INSTRUCTIONS TO FOLLOW →
Once the line with "common name: birds" is found, repeat it and all later lines exactly through the end of the listing below, with the pictures left out.
BEGIN
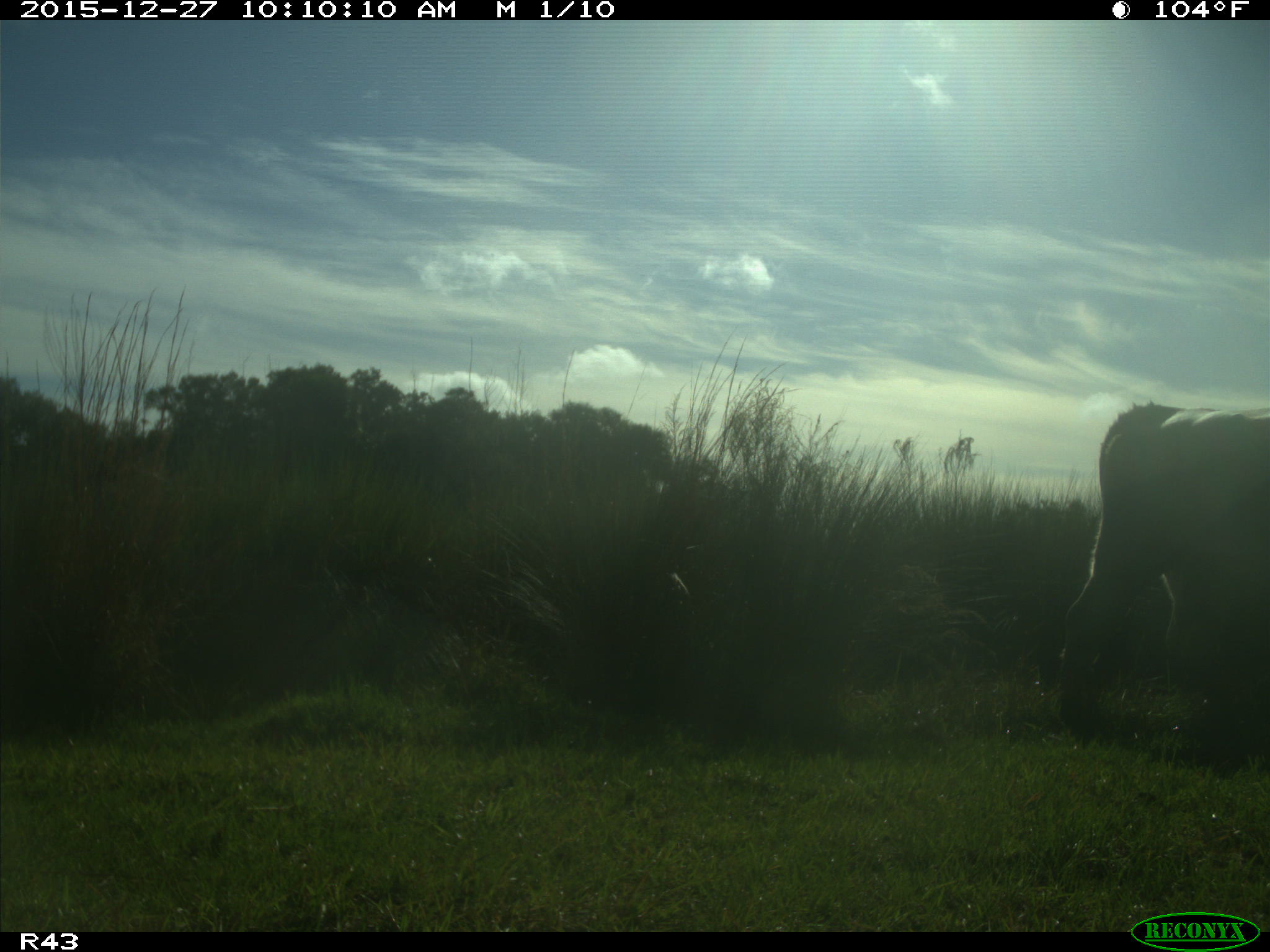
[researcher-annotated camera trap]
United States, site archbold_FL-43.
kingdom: Animalia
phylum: Chordata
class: Mammalia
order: Artiodactyla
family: Bovidae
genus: Bos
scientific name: Bos taurus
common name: domestic cow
Bos taurus (domestic cow).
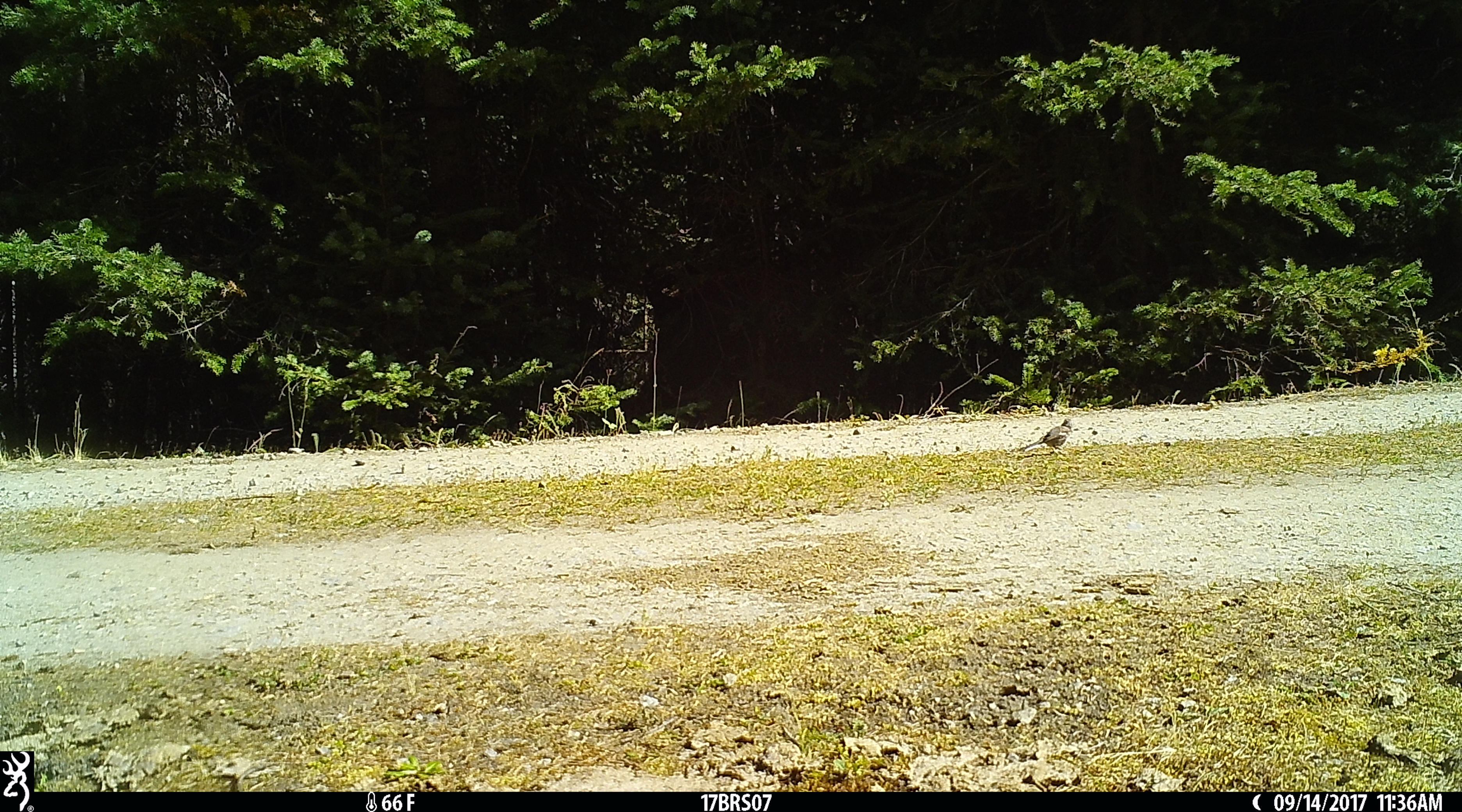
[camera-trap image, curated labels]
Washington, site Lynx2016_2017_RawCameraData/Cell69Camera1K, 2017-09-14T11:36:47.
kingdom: Animalia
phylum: Chordata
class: Aves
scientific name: Aves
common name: birds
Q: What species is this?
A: Aves (birds).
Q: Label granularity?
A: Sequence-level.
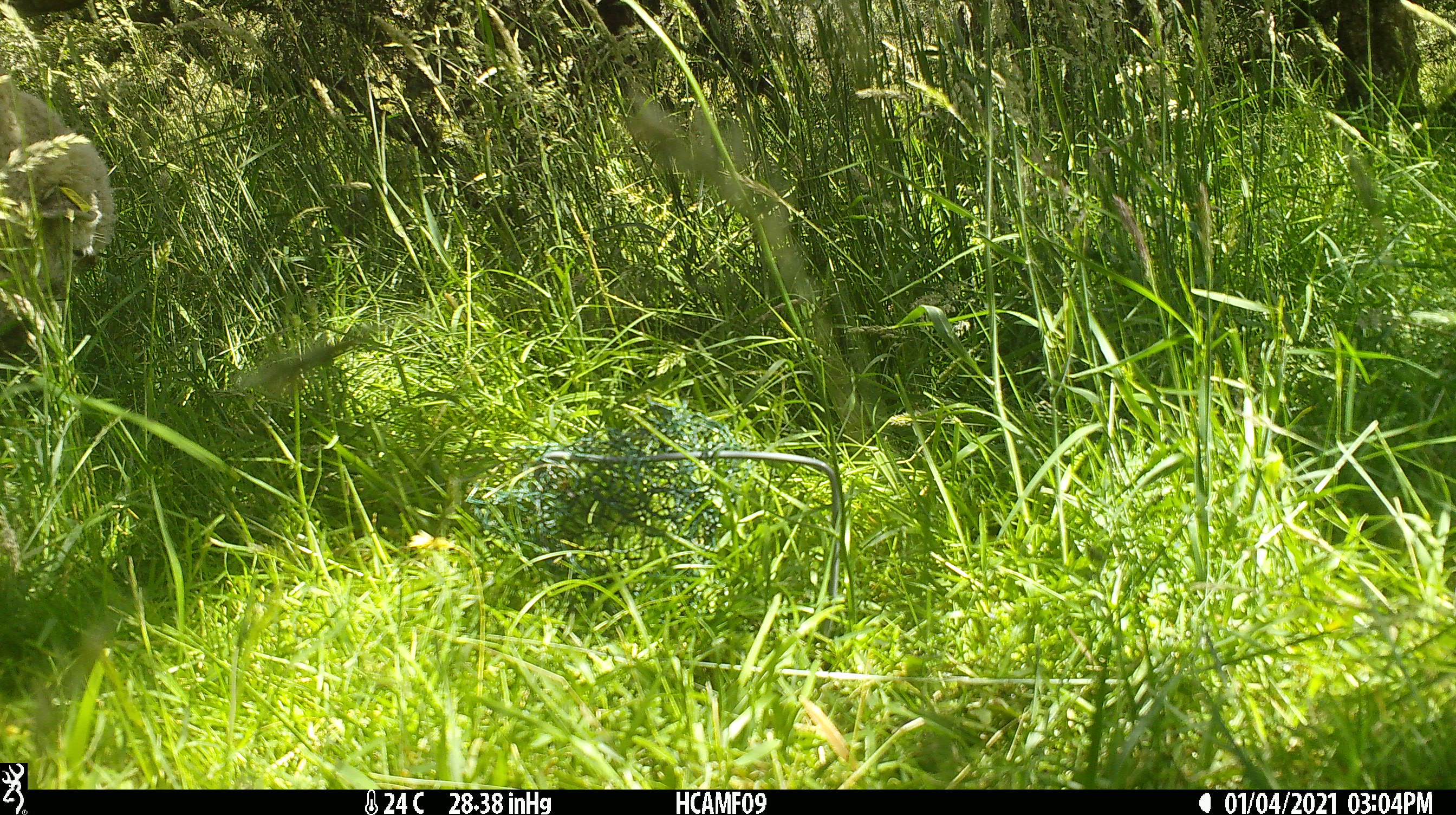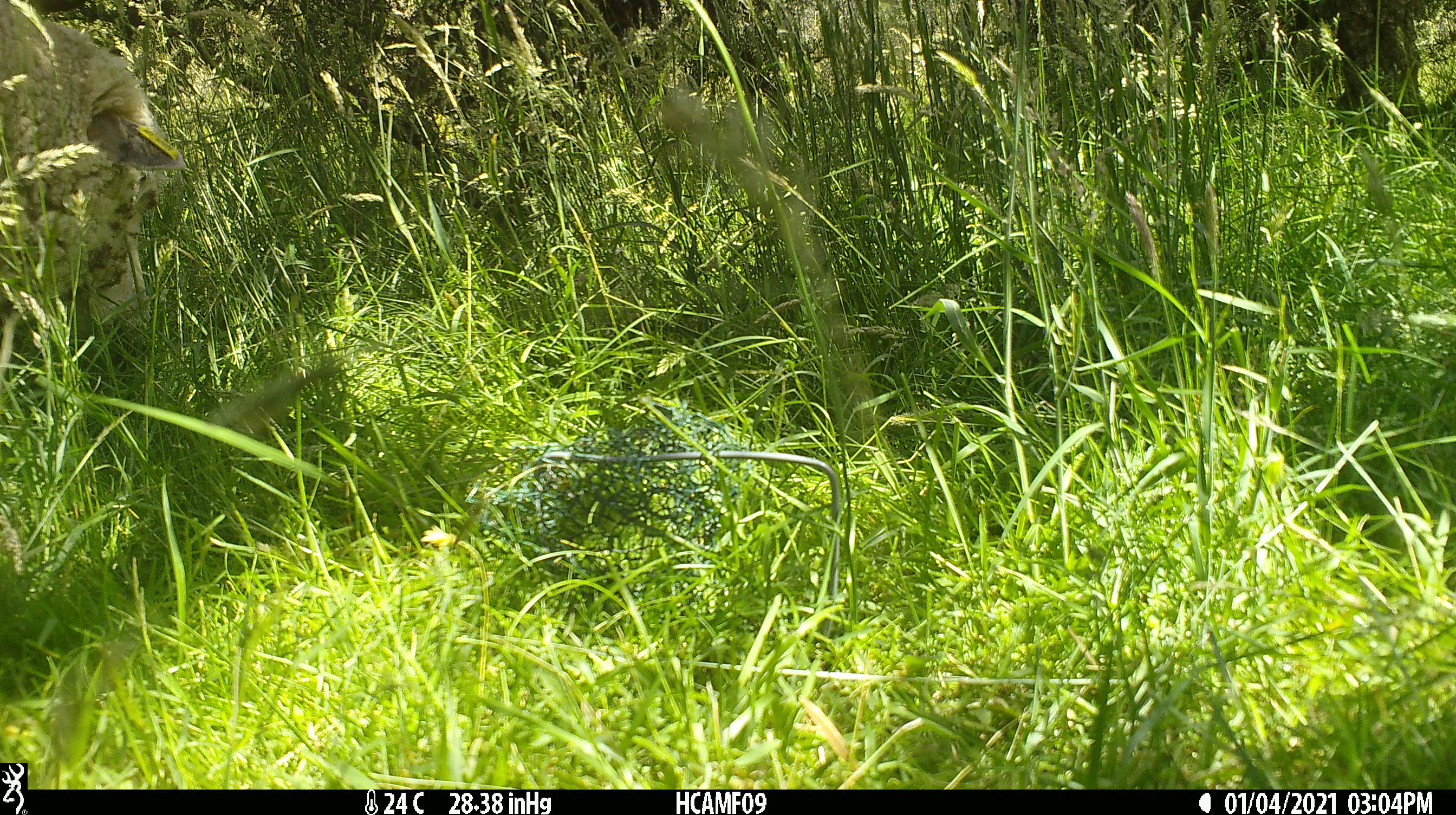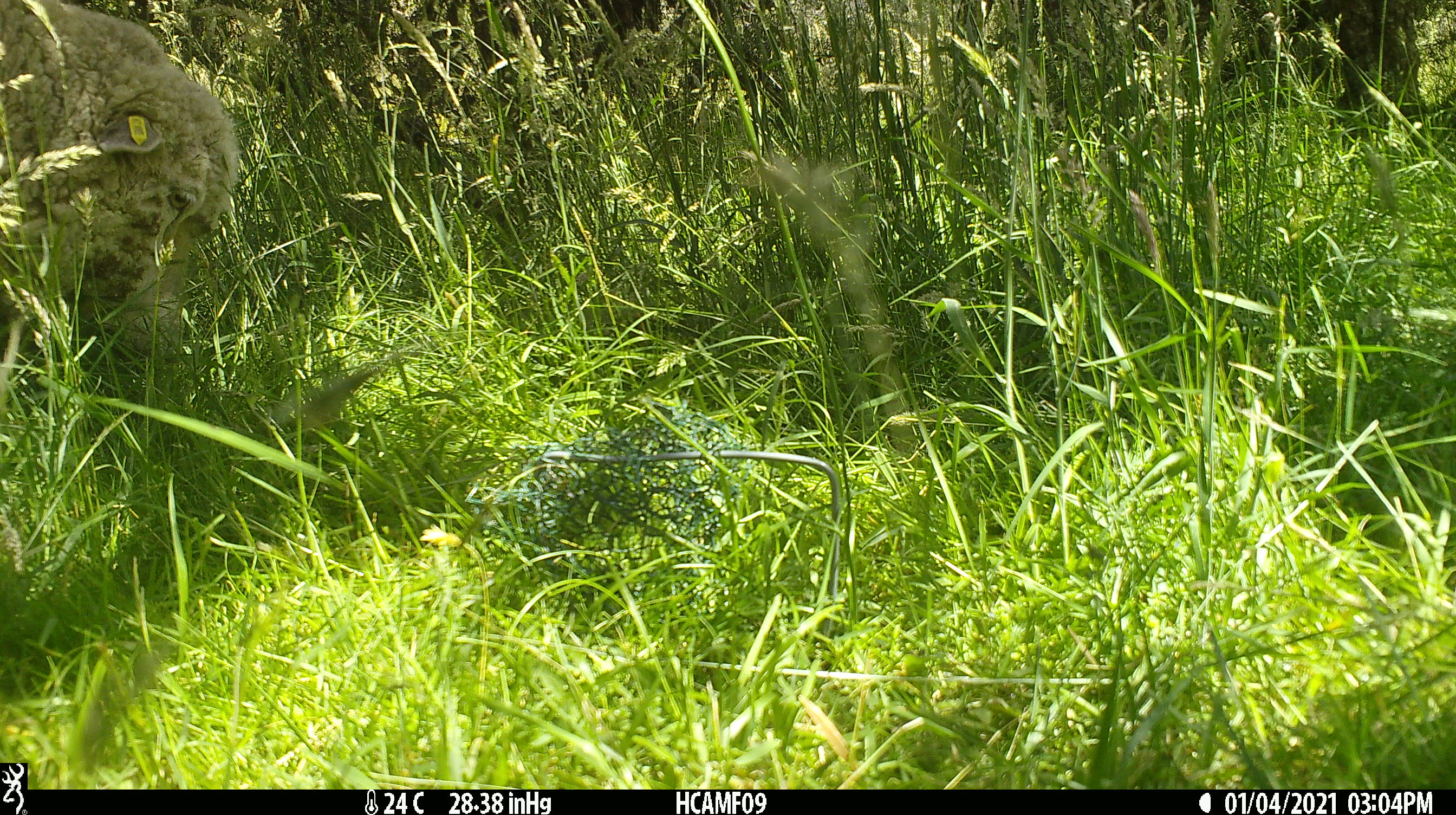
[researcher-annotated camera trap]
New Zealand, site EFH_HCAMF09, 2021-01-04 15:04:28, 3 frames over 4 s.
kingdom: Animalia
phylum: Chordata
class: Mammalia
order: Artiodactyla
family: Bovidae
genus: Ovis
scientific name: Ovis aries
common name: domestic sheep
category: sheep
Sheep (domestic sheep) (Ovis aries).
END
YOUR SOLUTION →
common name: birds
Q: What species is this?
A: Aves (birds).
Q: Label granularity?
A: Sequence-level.
[researcher-annotated camera trap]
New Zealand, site EFH_HCAMF09, 2021-01-04 15:04:28, 3 frames over 4 s.
kingdom: Animalia
phylum: Chordata
class: Mammalia
order: Artiodactyla
family: Bovidae
genus: Ovis
scientific name: Ovis aries
common name: domestic sheep
category: sheep
Sheep (domestic sheep) (Ovis aries).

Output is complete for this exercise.